Mr Reland, a senior research fellow at the London-based Global Policy Institute, says France has a historic taste for confrontation that has played a part in the ferocity of opposition to the reforms.
“The French are very attached to their social advantages. In addition, his policy was badly packaged, very badly presented and the timing — in the midst of a cost of living crisis with companies announcing big profits — could not have been worse.
“Part of the trouble is that Mr Macron is acting as if he still had a parliamentary majority and while 49.3 has been used in the past, forcing the reforms through in this way has caused great anger.”
Resentment at the use of the decree was also cited by some of those participating in an otherwise unrelated demonstration, over plans to build new reservoirs, that led to scores of injuries to police, protesters and journalists at Sainte-Soline, western France at the weekend.
Although Mr Macron has ruled out an about-turn of the fundamentals of his reforms, ministers say they are willing to talk to union leaders on a range of related issues.

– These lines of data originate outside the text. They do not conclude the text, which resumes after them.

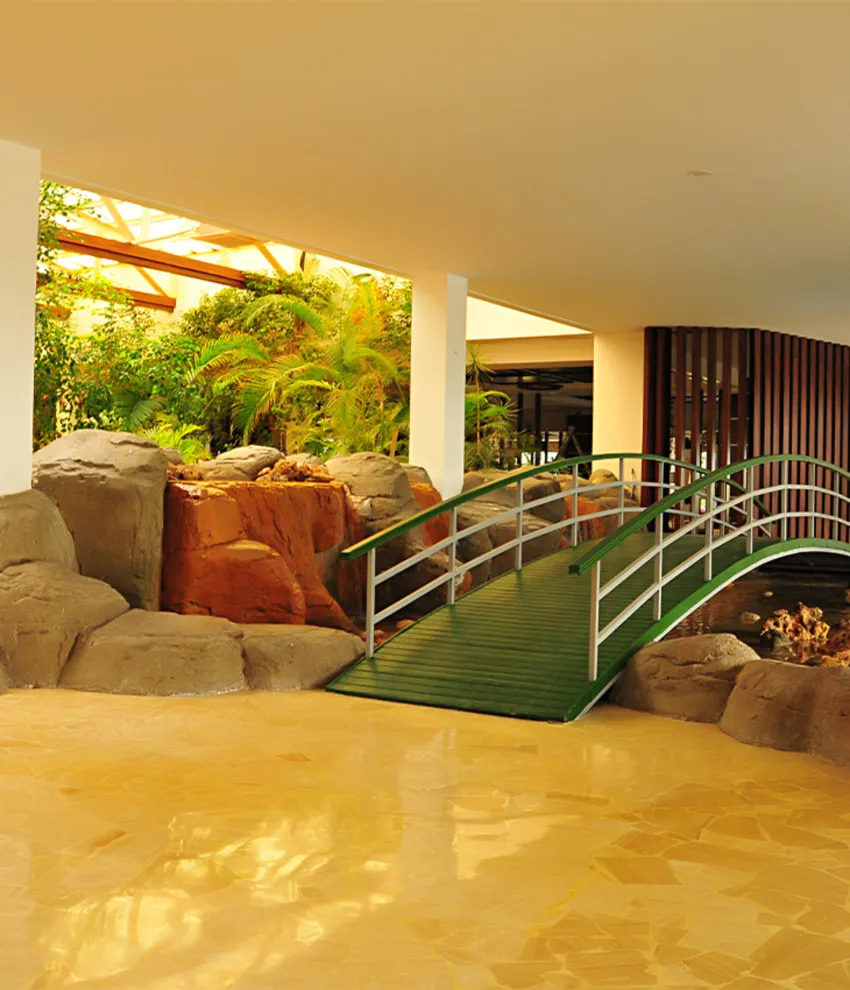 Washington Resort & Spa 5*-4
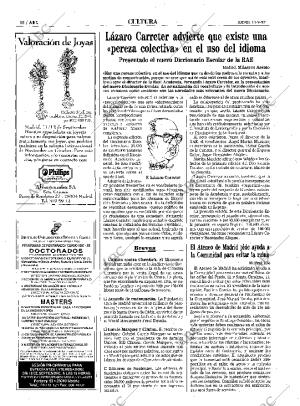 ABC MADRID 11-09-1997 página 58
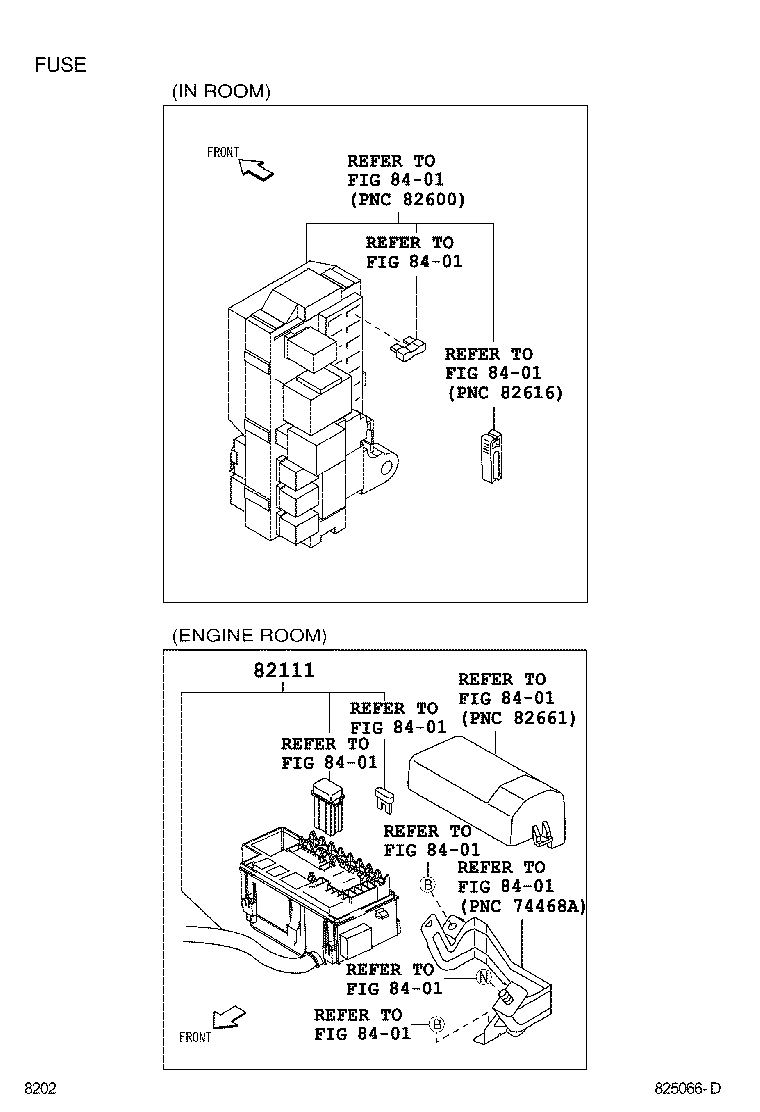  RUSH |  WIRING CLAMP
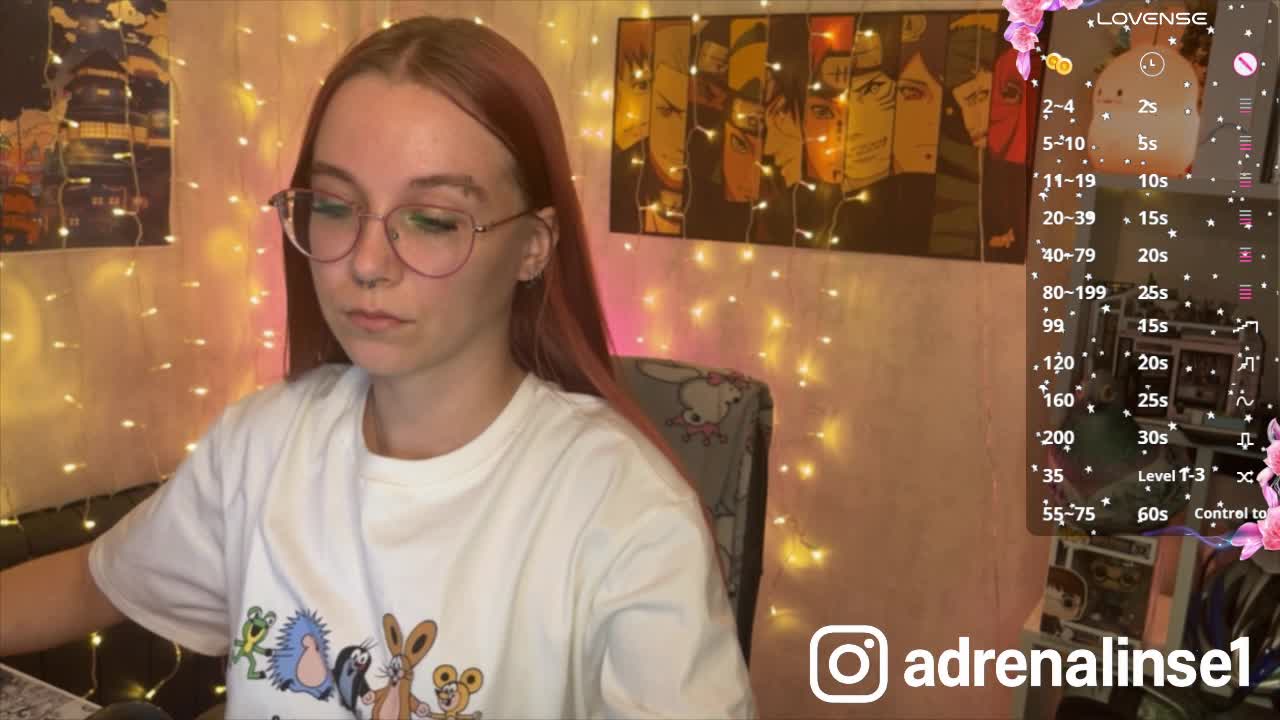 Kushina Live Sex December 14, 2025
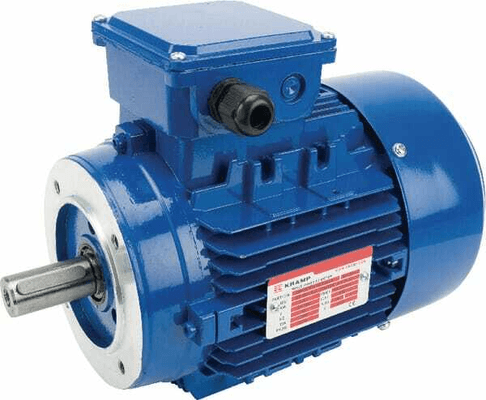 Pièces agricoles - Electricité - Moteur électrique 1,5 kW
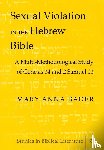 Bader, Mary Anna - Sexual Violation in the Hebrew Bible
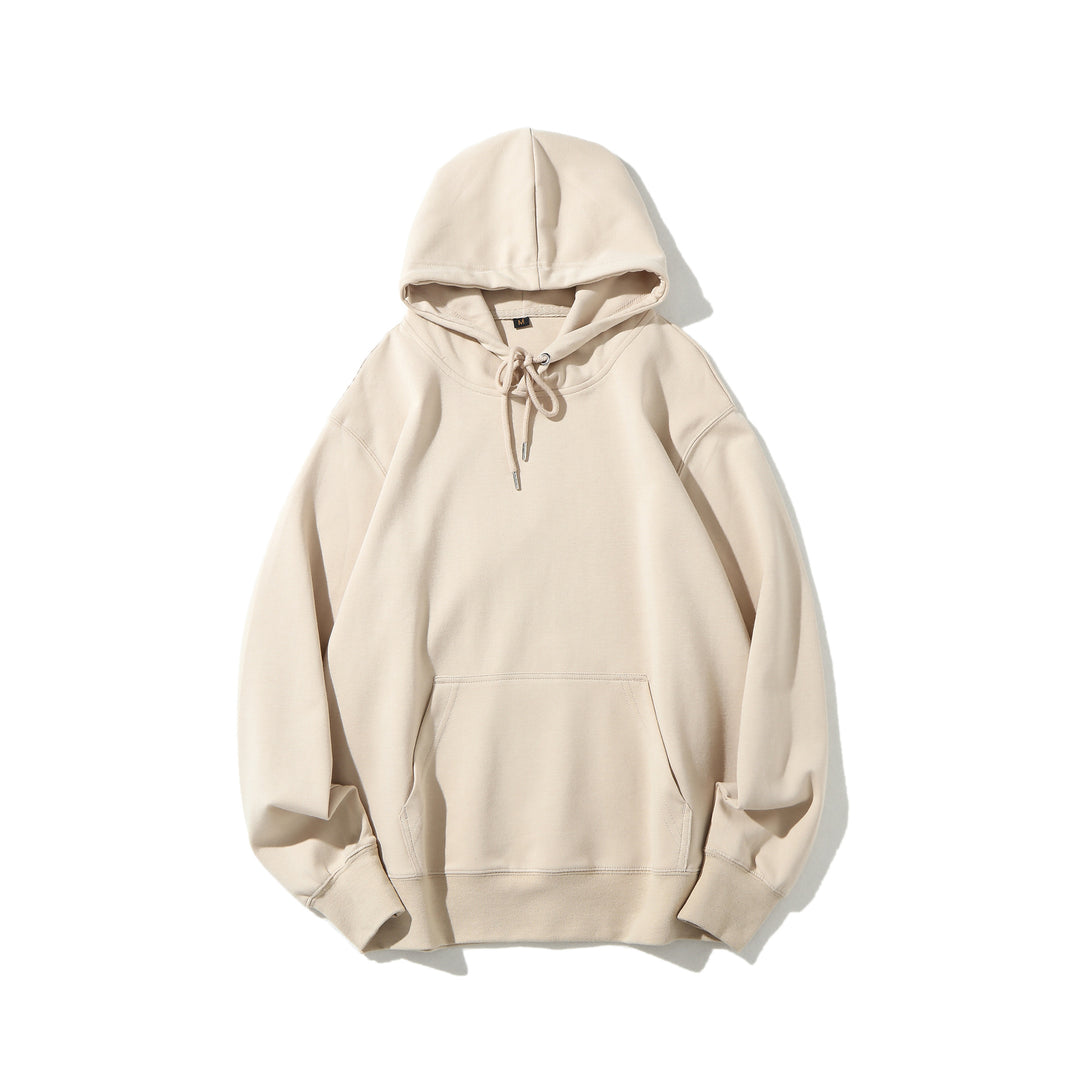 Men's comfortable hoodie Lune London
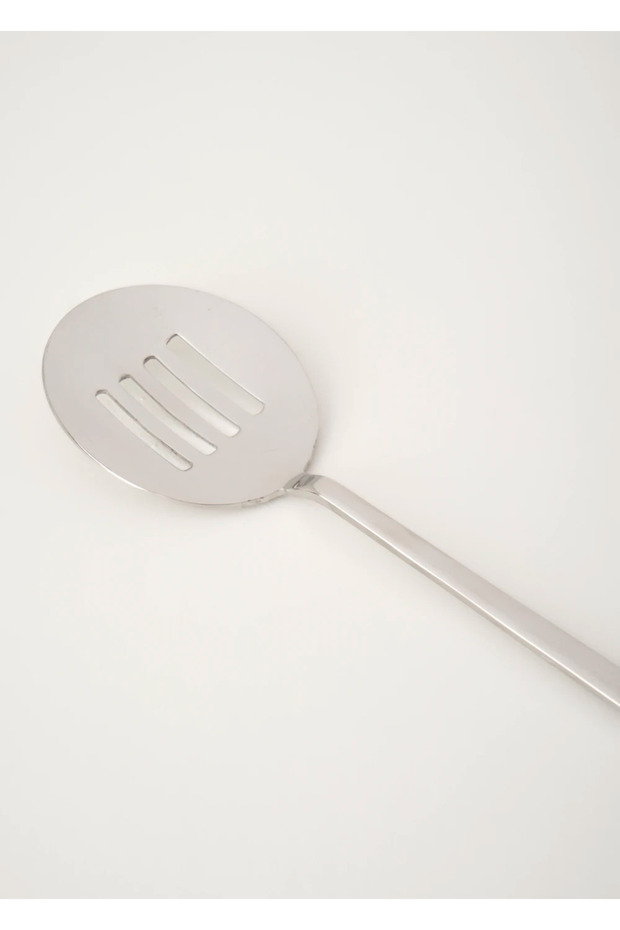 Siena 5 Parça Servis Seti Silver - 6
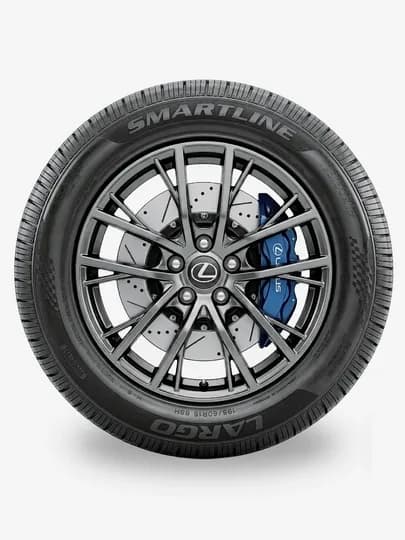 Шины Largo Smartline, 4 шт — KLS-LRGSMRT-1657013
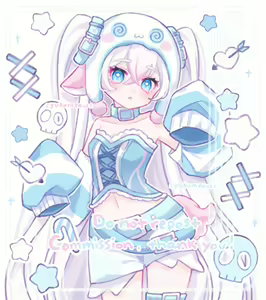 Page 68 of yukomeow_ - preview thumbnail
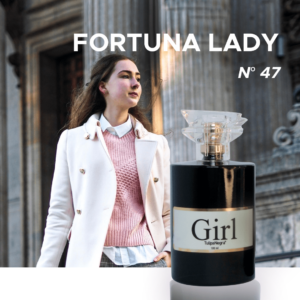 N 47 Fortuna Lady
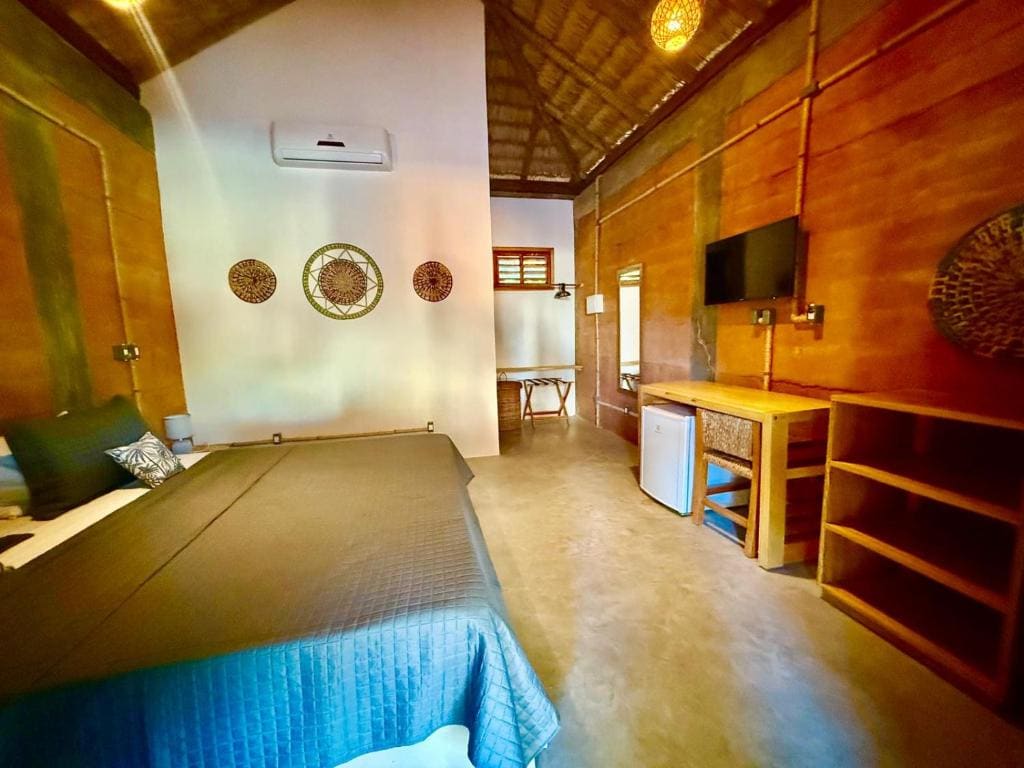 King Room with Pool View room - Image 3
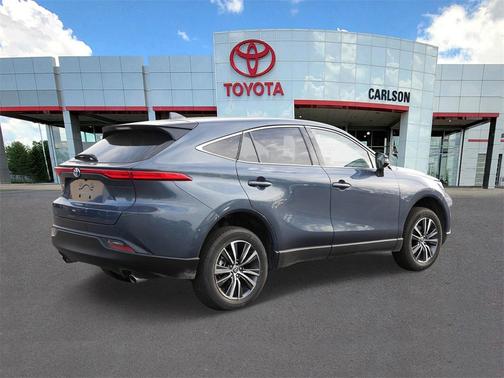 2024 Toyota Venza LE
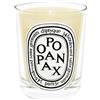 Diptyque Paris Opopanax Candela profumata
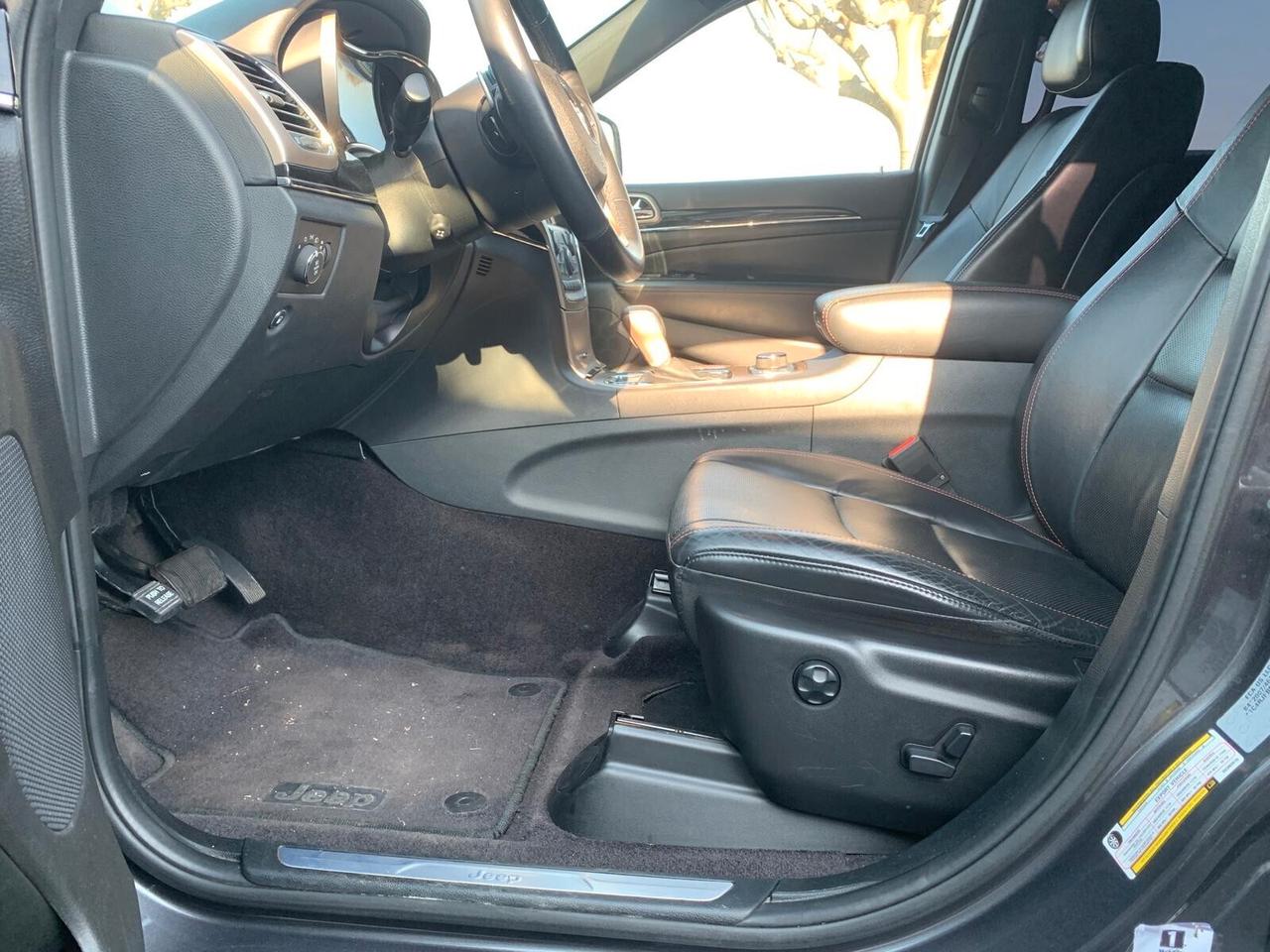 Jeep Grand Cherokee 3.0 V6 250CV 75th Anniversary 1941 Full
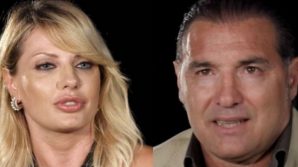 Manila Nazzaro e Lorenzo Amoruso, l’annuncio improvviso:
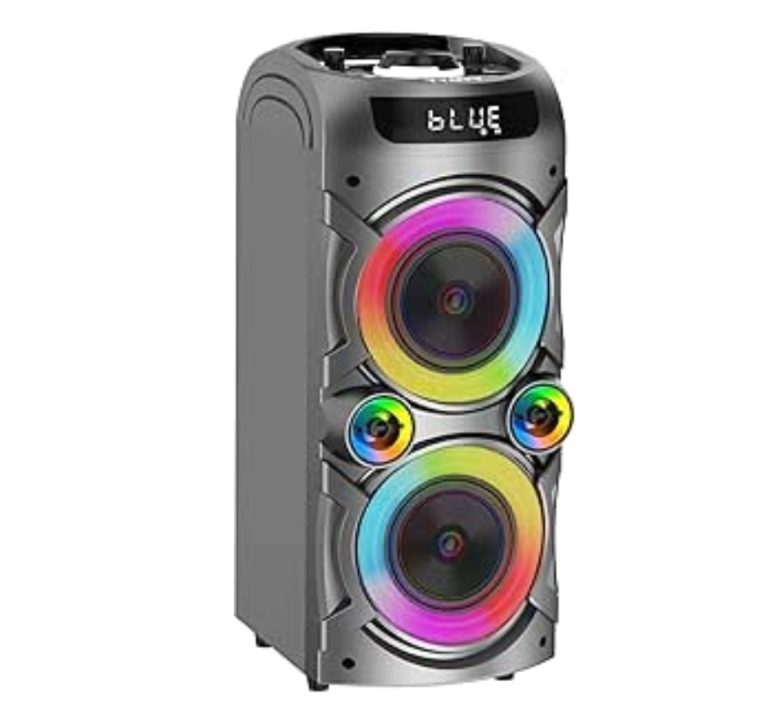 Portable Bluetooth Speaker 100W Big Powerful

But they are adamant that there will be no “pause” on implementing reform, as demanded by one union.
Olivier Dussopt, France’s labour minister, insists immediate action is needed to avoid the annual pensions shortfall spiralling to a “cumulative deficit of 150 billion euros” by the end of this decade.
“Do they imagine that if we pause the reforms, we will pause the deficit?” he said on BFMTV, adding in another interview that while the changes required “effort” from the French, “there will be no losers because pensions will not go down”.
So far, there is no sign of either side backing down. Given his unpopularity, and that of his centrist Renaissance party, he seems unlikely to gamble on new parliamentary elections.
Mr Reland calculates that if the president holds firm, insisting as he did in a television interview last week that the national interest mattered more to him than popularity, the best solution would be for the constitutional council — France’s highest such body — to reject all or part of the bill.
“But I’m afraid it looks like getting worse before it gets any better,” he said.